Giulia Pietropaolo
Un velo pietoso
2023
Tecnica mista
L’opera nasce da riflessioni personali originate da fatti di attualità, si concretizza mettendo
in sinergia il linguaggio della moda e quello delle tecniche plastiche contemporanee. Vuol far
riflettere sulla privazione della libertà che ancora oggi alcune donne subiscono.
Da sempre la donna ha subito decisioni fatte da uomini e imposte da società o religioni. Spesso
il pensiero femminile, plasmato da tali imposizioni, è rimasto ingabbiato in esse a scapito della
libertà di genere. Senza la possibilità di poter evadere da tutto ciò. Sotto il velo di questa
Pietà non sappiamo se il pianto della madre è di rabbia ribelle o di sottomessa rassegnazione.

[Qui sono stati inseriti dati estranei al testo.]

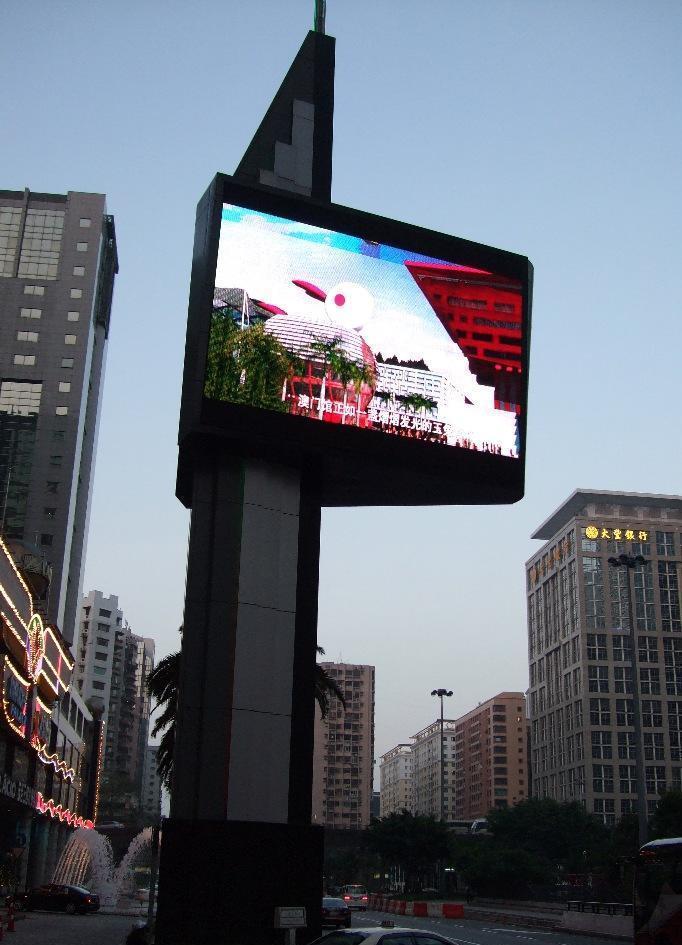 0771广西led显示屏南宁led显示屏户外广告显示屏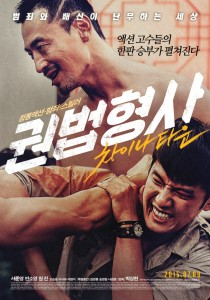 """Kwon Bob: Chinatown"" Korean Theatrical Poster"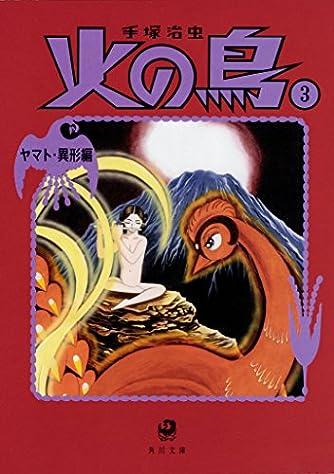 火の鳥3 ヤマト・異形編 (角川文庫)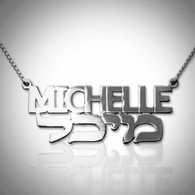 Hebrew & English Name Necklace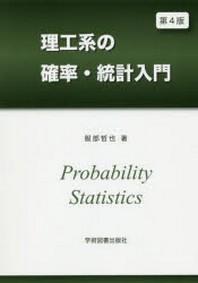 理工系の確率.統計入門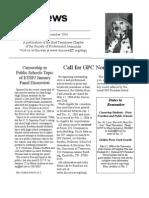 December 2005 Spot News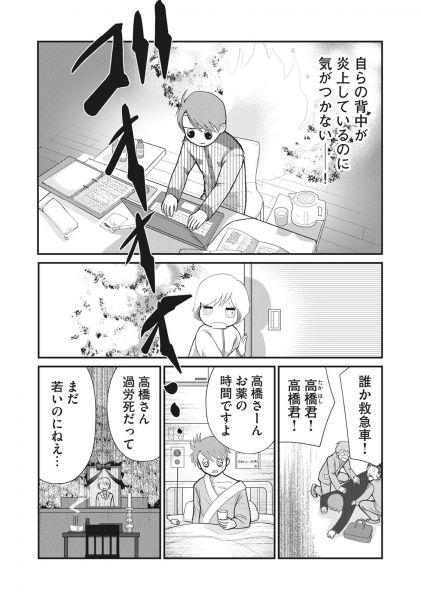 漫画『夫は成長教に入信している』( ©紀野しずく・北見雨氷/講談社)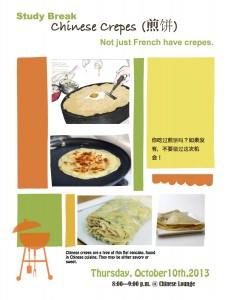 Study break for Chinese pancake (jian bing)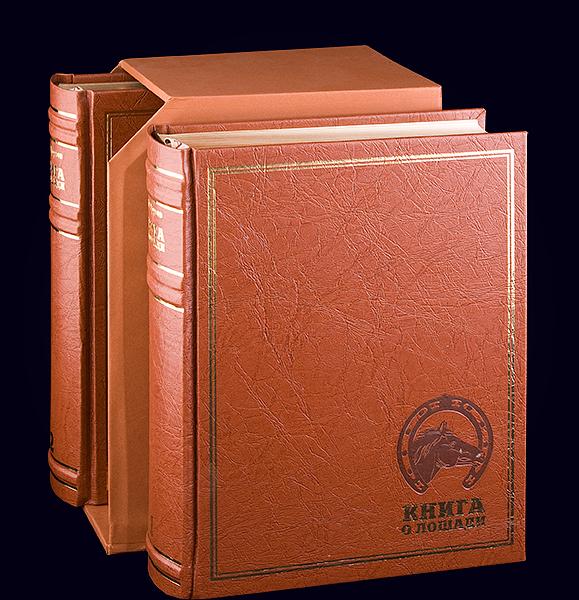 Книга князь Урусов «Лошади» в VIP-переплёте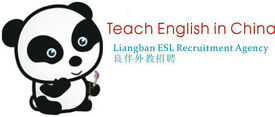 Travel and Teach English in China! £1,000 -£1,500 a month!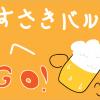 須崎市内で街バル開催!すさきバル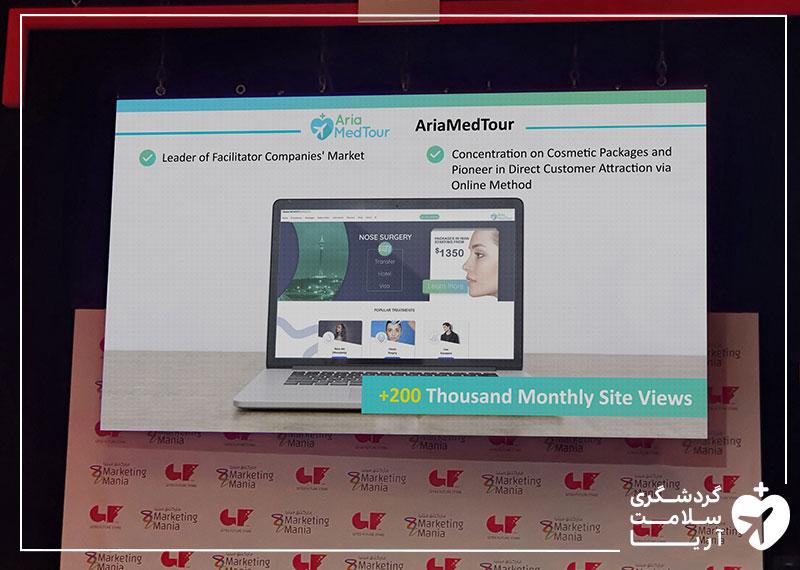 ارائه و پرزنت شرکت آریامدتور به سرمایه گذاران خارجی در نمایشگاه جیتکس 2020 دبی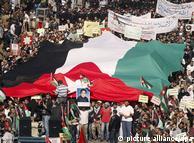 تظاهرات الاردن يوم 4 مارس قادتها جبهة العمل الاسلامي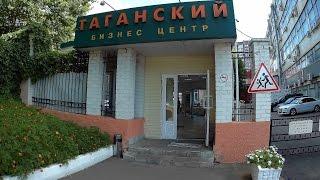Бизнес Центр Таганский, улица Марксистская дом 3 Arenda-Ofisov.ru(, 2016-08-10T21:20:27.000Z)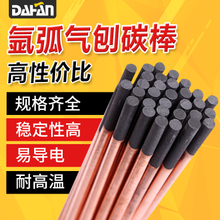 大焊碳棒碳弧气刨碳棒电极碳棒直流焊机配件镀铜圆碳棒石墨电极棒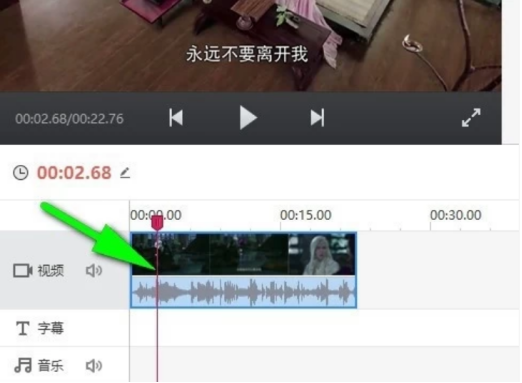 快剪辑使用技巧:剪切分割视频片段
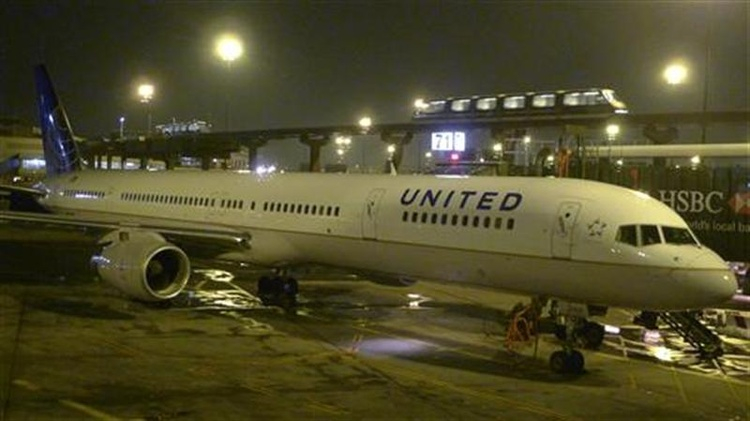 Ewr Airport Logo: United Airlines Flying Out Of Kalamazoo-Battle Creek Int'l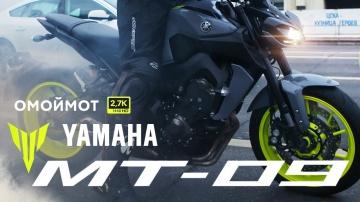 Yamaha MT-09 обзор и тест-драйв мотоцикла | Омоймот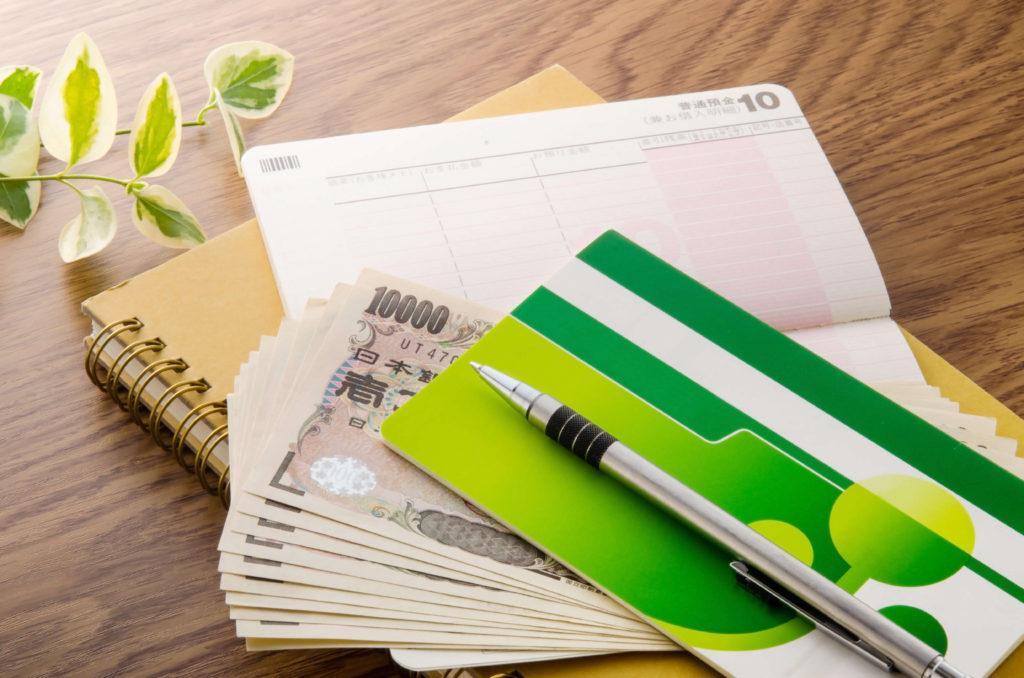 ゆうちょ銀行の通帳とお金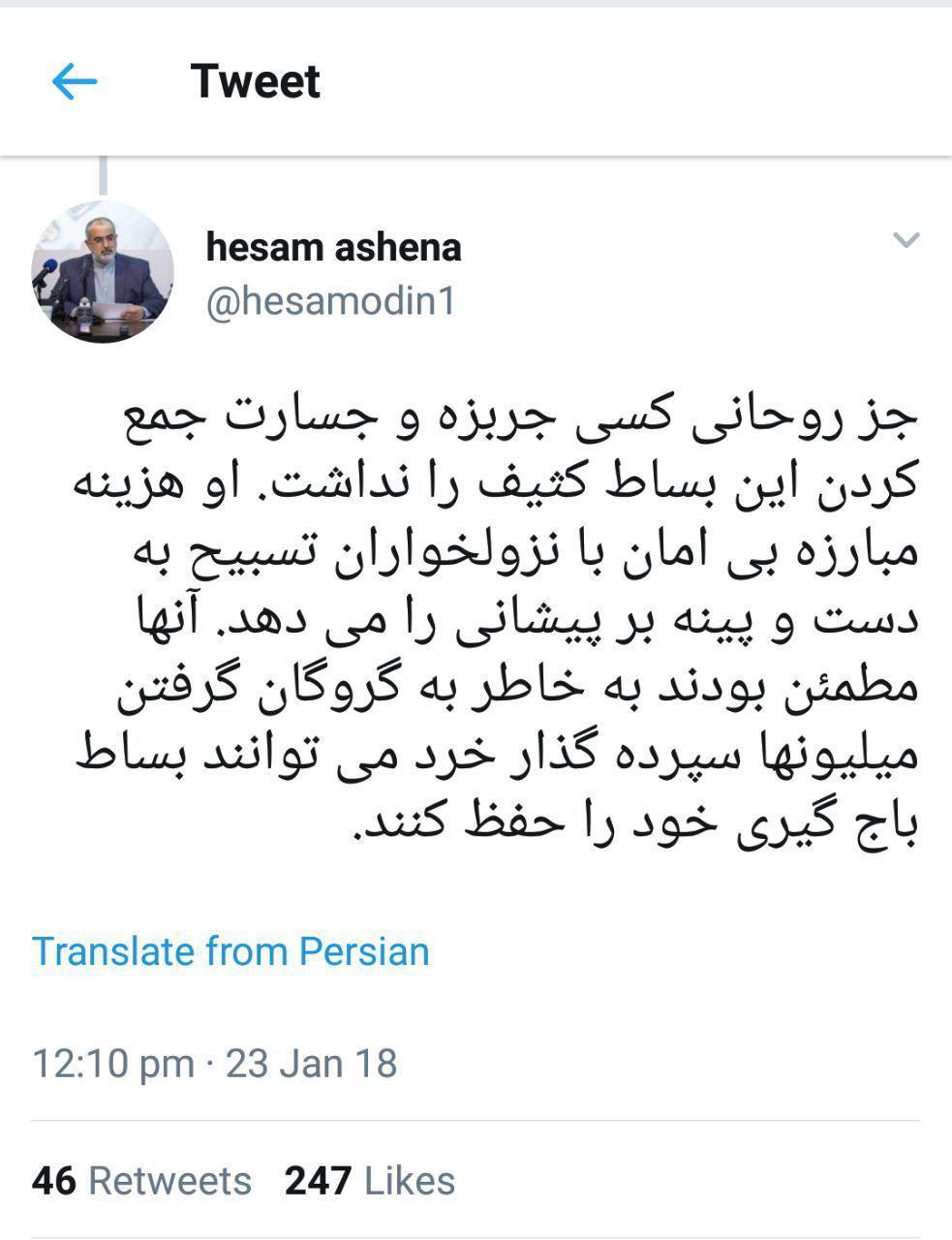 توئیت آشنا درباره موسسات مالی: جز روحانی کسی جسارت جمع کردن این بساط کثیف را نداشت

In questi tempi così moderni in cui i capi opposti del mondo sono collegati da un semplice click,
le donne tutte e gli uomini tutti devono lottare uniti per la libertà di ognuno. Non possono restare
in silenzio ad osservare come se fossero davanti ad un’opera di marmo!
Una madre che tiene sulle ginocchia sua figlia, una madre che piange la figlia persa perché voleva
solo essere libera di scegliere, una madre che è obbligata ad indossare un burqa dai suoi retaggi
e dalla tradizione a cui non sa o non può sfuggire, o che sceglie liberamente di usarlo. Questa
madre non combatte con la figlia, potrebbe addirittura essere complice delle imposizioni che
gliel’hanno tolta, ma la piange perché le sta sopravvivendo. Questa madre è ora una donna che
tiene in grembo un abito che vorrebbe indossare, ma ha paura, o sceglie, di non farlo.
Due abiti che comunicano in modo stridente la loro diversità: il burqa nero, austero, claustrofobico
che contrasta con i colori, l’allegria, la freschezza di un abito attuale e alla moda. Ma, contrariamente
a quanto ci aspettiamo, l’antico burqa vive con la madre mentre gli abiti moderni sono sulla figlia morta.
È il mio urlo silenzioso, per non lasciare sole le donne dell’Iran e tutte le altre donne, madri o figlie.